--- DIRECTION ---
Output an exact reproduction of the data.

--- INPUT MATERIAL ---
==*==

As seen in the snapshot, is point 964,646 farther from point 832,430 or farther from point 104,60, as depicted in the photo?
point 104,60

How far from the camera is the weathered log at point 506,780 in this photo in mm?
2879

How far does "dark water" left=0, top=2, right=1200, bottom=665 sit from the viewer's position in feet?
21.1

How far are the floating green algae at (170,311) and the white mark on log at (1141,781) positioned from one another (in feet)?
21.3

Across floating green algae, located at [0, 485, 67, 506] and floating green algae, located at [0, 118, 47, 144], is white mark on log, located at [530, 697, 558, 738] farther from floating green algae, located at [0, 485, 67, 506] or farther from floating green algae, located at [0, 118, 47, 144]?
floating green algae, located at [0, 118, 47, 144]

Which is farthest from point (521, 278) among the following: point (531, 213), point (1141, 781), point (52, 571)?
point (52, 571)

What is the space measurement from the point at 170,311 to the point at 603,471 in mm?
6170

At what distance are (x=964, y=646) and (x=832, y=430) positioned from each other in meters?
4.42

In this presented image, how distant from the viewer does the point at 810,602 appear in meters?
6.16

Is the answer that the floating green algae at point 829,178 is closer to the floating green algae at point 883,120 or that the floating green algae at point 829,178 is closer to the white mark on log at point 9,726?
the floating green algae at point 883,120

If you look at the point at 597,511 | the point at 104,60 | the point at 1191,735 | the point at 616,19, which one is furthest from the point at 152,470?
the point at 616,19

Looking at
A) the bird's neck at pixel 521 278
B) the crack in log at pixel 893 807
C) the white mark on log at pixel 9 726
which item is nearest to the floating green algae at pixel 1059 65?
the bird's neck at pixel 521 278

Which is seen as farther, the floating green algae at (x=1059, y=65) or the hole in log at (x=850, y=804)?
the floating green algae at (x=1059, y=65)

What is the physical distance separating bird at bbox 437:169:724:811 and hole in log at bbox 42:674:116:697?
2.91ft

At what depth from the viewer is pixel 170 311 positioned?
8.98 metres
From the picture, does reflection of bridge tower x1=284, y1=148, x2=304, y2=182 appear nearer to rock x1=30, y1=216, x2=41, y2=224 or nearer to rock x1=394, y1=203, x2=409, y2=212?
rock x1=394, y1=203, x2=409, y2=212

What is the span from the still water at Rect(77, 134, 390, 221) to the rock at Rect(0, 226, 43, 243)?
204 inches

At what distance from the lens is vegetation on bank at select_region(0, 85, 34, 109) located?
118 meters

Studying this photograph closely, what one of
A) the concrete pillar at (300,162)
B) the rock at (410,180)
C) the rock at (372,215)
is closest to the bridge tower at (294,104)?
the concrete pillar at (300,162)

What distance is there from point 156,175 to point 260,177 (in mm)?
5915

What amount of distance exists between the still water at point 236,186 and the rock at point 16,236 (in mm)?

==*==

--- COMPLETE RESPONSE ---
As seen in the snapshot, is point 964,646 farther from point 832,430 or farther from point 104,60, as depicted in the photo?
point 104,60

How far from the camera is the weathered log at point 506,780 in this photo in mm?
2879

How far does "dark water" left=0, top=2, right=1200, bottom=665 sit from the viewer's position in feet?
21.1

How far are the floating green algae at (170,311) and the white mark on log at (1141,781) positioned from one another (in feet)?
21.3

Across floating green algae, located at [0, 485, 67, 506] and floating green algae, located at [0, 118, 47, 144], is white mark on log, located at [530, 697, 558, 738] farther from floating green algae, located at [0, 485, 67, 506] or farther from floating green algae, located at [0, 118, 47, 144]?
floating green algae, located at [0, 118, 47, 144]

Which is farthest from point (521, 278) among the following: point (531, 213), point (1141, 781), point (52, 571)?
point (52, 571)

What is the space measurement from the point at 170,311 to the point at 603,471 in mm?
6170

At what distance are (x=964, y=646) and (x=832, y=430) positioned from each other in meters?
4.42

In this presented image, how distant from the viewer does the point at 810,602 appear in meters?
6.16

Is the answer that the floating green algae at point 829,178 is closer to the floating green algae at point 883,120 or that the floating green algae at point 829,178 is closer to the white mark on log at point 9,726?
the floating green algae at point 883,120

If you look at the point at 597,511 | the point at 104,60 | the point at 1191,735 | the point at 616,19, which one is furthest from the point at 152,470?
the point at 616,19

Looking at
A) the bird's neck at pixel 521 278
B) the crack in log at pixel 893 807
C) the white mark on log at pixel 9 726
which item is nearest to the floating green algae at pixel 1059 65?
the bird's neck at pixel 521 278

Which is seen as farther, the floating green algae at (x=1059, y=65) or the hole in log at (x=850, y=804)?
the floating green algae at (x=1059, y=65)

What is the physical distance separating bird at bbox 437:169:724:811 and hole in log at bbox 42:674:116:697?
2.91ft

At what depth from the viewer is pixel 170 311 positioned?
8.98 metres
From the picture, does reflection of bridge tower x1=284, y1=148, x2=304, y2=182 appear nearer to rock x1=30, y1=216, x2=41, y2=224 or nearer to rock x1=394, y1=203, x2=409, y2=212?
rock x1=394, y1=203, x2=409, y2=212

What is the span from the still water at Rect(77, 134, 390, 221) to the rock at Rect(0, 226, 43, 243)?
204 inches

At what distance from the lens is vegetation on bank at select_region(0, 85, 34, 109) located?
118 meters

Studying this photograph closely, what one of
A) the concrete pillar at (300,162)
B) the rock at (410,180)
C) the rock at (372,215)
is closest to the bridge tower at (294,104)?
the concrete pillar at (300,162)

What distance is there from point 156,175 to point 260,177 (in mm)?
5915

What amount of distance exists between the still water at point 236,186 and the rock at point 16,236 (in mm)?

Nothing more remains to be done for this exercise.